Execution of a Trojan horse signed with an exploit of the CVE-2020-0601

A spoofing vulnerability has been discovered in the way the Windows cryptographic library (crypt32.dll) validates certificates composed of elliptic curves (ECC).

Successful exploitation of this loophole could lead to “man-in-the-middle” (MIT) attacks or decrypt confidential data.

Only Windows 10, Windows Server 16 and 19 are affected by this vulnerability.

Security bulletin by TEHTRIS


One way an attacker could exploit this vulnerability is by signing malicious code and making it appear to come from a legitimate source. The user would then have no way of knowing that the file was in fact malicious because the digital signature would appear to come from a recognized certification authority.

Any software depending on the CertGetCertificateChain() function of this library to ensure that the certificate is of recognized authority could then be unable to do so correctly and thus be misled in determining the authenticity of this certification chain.

The library concerned by this flaw (crypt32.dll) was introduced by Microsoft about twenty years ago (under Windows NT 4.0).
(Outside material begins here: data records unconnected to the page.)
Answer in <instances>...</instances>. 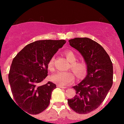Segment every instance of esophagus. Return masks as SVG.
<instances>
[{"mask_svg":"<svg viewBox=\"0 0 124 124\" xmlns=\"http://www.w3.org/2000/svg\"><path fill=\"white\" fill-rule=\"evenodd\" d=\"M56 87L58 88H61V89H66V87H63V86H59V85H57Z\"/></svg>","mask_w":124,"mask_h":124,"instance_id":"1","label":"esophagus"}]
</instances>
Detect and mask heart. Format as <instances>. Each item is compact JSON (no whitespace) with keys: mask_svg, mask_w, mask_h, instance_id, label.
Here are the masks:
<instances>
[{"mask_svg":"<svg viewBox=\"0 0 124 124\" xmlns=\"http://www.w3.org/2000/svg\"><path fill=\"white\" fill-rule=\"evenodd\" d=\"M68 61L70 62L69 68L73 70L78 78H83L86 75L87 66L85 61L83 60L76 61V55L72 51L66 50L64 52ZM54 58H52L48 64V69L49 71L53 72L54 69ZM51 80L54 83L62 86H65L72 83L75 80V76L72 72H57L51 76Z\"/></svg>","mask_w":124,"mask_h":124,"instance_id":"b5f03b06","label":"heart"}]
</instances>
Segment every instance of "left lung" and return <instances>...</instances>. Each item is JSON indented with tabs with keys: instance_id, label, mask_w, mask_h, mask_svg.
Masks as SVG:
<instances>
[{
	"instance_id": "obj_1",
	"label": "left lung",
	"mask_w": 124,
	"mask_h": 124,
	"mask_svg": "<svg viewBox=\"0 0 124 124\" xmlns=\"http://www.w3.org/2000/svg\"><path fill=\"white\" fill-rule=\"evenodd\" d=\"M69 45L80 52L87 66V75L82 82L72 87L76 94L68 99L74 111L85 114L98 108L112 85L113 66L104 49L89 38H75Z\"/></svg>"
}]
</instances>
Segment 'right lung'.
<instances>
[{"label":"right lung","mask_w":124,"mask_h":124,"mask_svg":"<svg viewBox=\"0 0 124 124\" xmlns=\"http://www.w3.org/2000/svg\"><path fill=\"white\" fill-rule=\"evenodd\" d=\"M66 41L39 40L28 44L12 61L8 81L13 96L21 109L38 114L49 106L56 85L41 82L48 76V64Z\"/></svg>","instance_id":"add662e5"}]
</instances>
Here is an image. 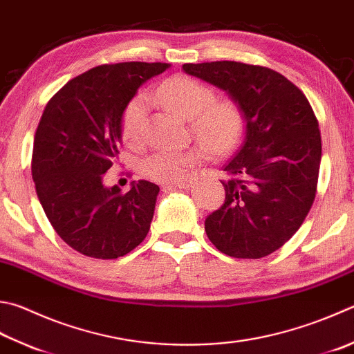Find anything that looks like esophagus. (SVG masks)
Wrapping results in <instances>:
<instances>
[{"label": "esophagus", "mask_w": 354, "mask_h": 354, "mask_svg": "<svg viewBox=\"0 0 354 354\" xmlns=\"http://www.w3.org/2000/svg\"><path fill=\"white\" fill-rule=\"evenodd\" d=\"M191 182H188V180H183V182H178V183H174V185H165L163 189H186L189 188Z\"/></svg>", "instance_id": "1"}]
</instances>
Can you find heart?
<instances>
[{
	"mask_svg": "<svg viewBox=\"0 0 354 354\" xmlns=\"http://www.w3.org/2000/svg\"><path fill=\"white\" fill-rule=\"evenodd\" d=\"M185 120L200 146L211 156H225L236 148L243 134L245 120L240 106L231 98L214 100V92L197 80L176 75L166 80L152 95ZM148 100L137 95L126 104L122 115V136L129 145H138L146 129ZM197 162V156L183 151H157L142 160L140 172L156 182L176 183Z\"/></svg>",
	"mask_w": 354,
	"mask_h": 354,
	"instance_id": "obj_1",
	"label": "heart"
}]
</instances>
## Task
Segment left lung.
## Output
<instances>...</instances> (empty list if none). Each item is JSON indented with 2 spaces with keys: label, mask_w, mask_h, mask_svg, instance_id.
<instances>
[{
  "label": "left lung",
  "mask_w": 354,
  "mask_h": 354,
  "mask_svg": "<svg viewBox=\"0 0 354 354\" xmlns=\"http://www.w3.org/2000/svg\"><path fill=\"white\" fill-rule=\"evenodd\" d=\"M182 68L228 92L246 122L242 146L223 166L225 203L206 217V234L226 256H268L301 228L316 197L322 142L311 104L288 78L263 66Z\"/></svg>",
  "instance_id": "obj_1"
}]
</instances>
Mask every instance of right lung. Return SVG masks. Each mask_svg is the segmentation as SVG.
Masks as SVG:
<instances>
[{"label": "right lung", "mask_w": 354, "mask_h": 354, "mask_svg": "<svg viewBox=\"0 0 354 354\" xmlns=\"http://www.w3.org/2000/svg\"><path fill=\"white\" fill-rule=\"evenodd\" d=\"M168 68L143 62L97 66L69 80L46 104L33 138L32 178L53 230L84 256L122 257L148 234L158 186L138 180L123 194L103 180L120 154L126 104Z\"/></svg>", "instance_id": "add662e5"}]
</instances>
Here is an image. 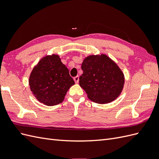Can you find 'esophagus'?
<instances>
[{"mask_svg": "<svg viewBox=\"0 0 159 159\" xmlns=\"http://www.w3.org/2000/svg\"><path fill=\"white\" fill-rule=\"evenodd\" d=\"M74 80L75 81V82L76 84H78V83L79 82V76L77 75V76L74 77Z\"/></svg>", "mask_w": 159, "mask_h": 159, "instance_id": "esophagus-1", "label": "esophagus"}]
</instances>
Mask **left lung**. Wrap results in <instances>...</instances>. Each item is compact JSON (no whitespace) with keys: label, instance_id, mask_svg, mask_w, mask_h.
<instances>
[{"label":"left lung","instance_id":"8db88e82","mask_svg":"<svg viewBox=\"0 0 159 159\" xmlns=\"http://www.w3.org/2000/svg\"><path fill=\"white\" fill-rule=\"evenodd\" d=\"M83 74L80 85L92 102L105 104L116 99L125 84L123 72L115 62L104 54L90 55L81 64Z\"/></svg>","mask_w":159,"mask_h":159}]
</instances>
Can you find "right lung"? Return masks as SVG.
<instances>
[{"instance_id": "1", "label": "right lung", "mask_w": 159, "mask_h": 159, "mask_svg": "<svg viewBox=\"0 0 159 159\" xmlns=\"http://www.w3.org/2000/svg\"><path fill=\"white\" fill-rule=\"evenodd\" d=\"M74 84L68 69L57 54L43 57L33 68L29 78L32 94L48 106L61 103L67 91Z\"/></svg>"}]
</instances>
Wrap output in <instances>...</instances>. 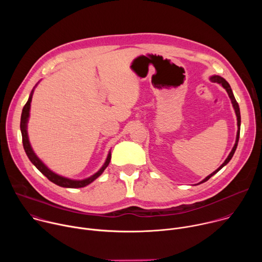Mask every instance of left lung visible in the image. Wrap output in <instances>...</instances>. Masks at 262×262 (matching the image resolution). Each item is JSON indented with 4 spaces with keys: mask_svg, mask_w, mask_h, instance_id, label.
<instances>
[{
    "mask_svg": "<svg viewBox=\"0 0 262 262\" xmlns=\"http://www.w3.org/2000/svg\"><path fill=\"white\" fill-rule=\"evenodd\" d=\"M210 81L213 82V83H219V84H221L224 88L226 89V91H227V93H228V95H229V97H230V99H231V102H232V104H233V107H234V110H235V114H236V117H237V127H238V129H237V135H236L235 144H234V146H233V148H232L231 152L229 154L228 158L226 159V161L224 162V163L220 166V168H217L214 172H212V173H211L210 175H208L205 179H203L200 183L207 181L212 175H214V174H215L216 172H219L224 166L227 165V164L230 162V160L232 159V157H233V155H234V152H235V150H236L238 139H239V132H241V112H239V106H238V103H237V101H236V99H235V97H234V95H233V92H232V90H231L230 85L228 84V82H227L225 79H223V78H221V77H219V76H213V77H211V78H210Z\"/></svg>",
    "mask_w": 262,
    "mask_h": 262,
    "instance_id": "8db88e82",
    "label": "left lung"
}]
</instances>
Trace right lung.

However, older versions of Windows are not affected because they natively reject elliptic curves with parameters.


  • Windows 10
  • Windows Server 2016 and 2019


In order to fix CVE-2020-0601, it is necessary to update your operating system with the latest security patches available on the Microsoft website.

To do this, it is advisable to force the update by writing “update” in the search bar and selecting “search for new updates“. The system will then automatically search for the latest updates and perform them if necessary.


ATTACK DETECTION with tehtris edr

TEHTRIS EDR includes a new capability to detect exploitation attempts against the CVE-2020-0601 vulnerability through extensive analysis of software signatures and sophisticated cryptographic validations, in order to understand when a binary has been built to abuse the related flaw.

At the time of this writing, this is the very first EDR (Endpoint Detection and Response) in the world with such an option since it offers the possibility to also find the attack on un unpatched Windows systems too (!) with no recent update and with the old vulnerable version of CRYPT32.DLL.

This feature offers several possibilities to TEHTRIS EDR users worldwide:

  • They have flexibility for their own Windows update schedule, especially on infrastructures with specific constraints (production level, etc)
  • They have the ability to detect intrusion attempts through the included centralization of logs to the unified console of TEHTRIS XDR Platform.
  • They have the ability to perform powerful hunting and forensics sessions using the included tools from the TEHTRIS XDR Platform. A security manager might want to run a forensic against a Windows that surprisingly tried a CVE-2020-0601 attack as this is a kind of direct evidence that an intruder managed to gain a first level of access (Figure 0).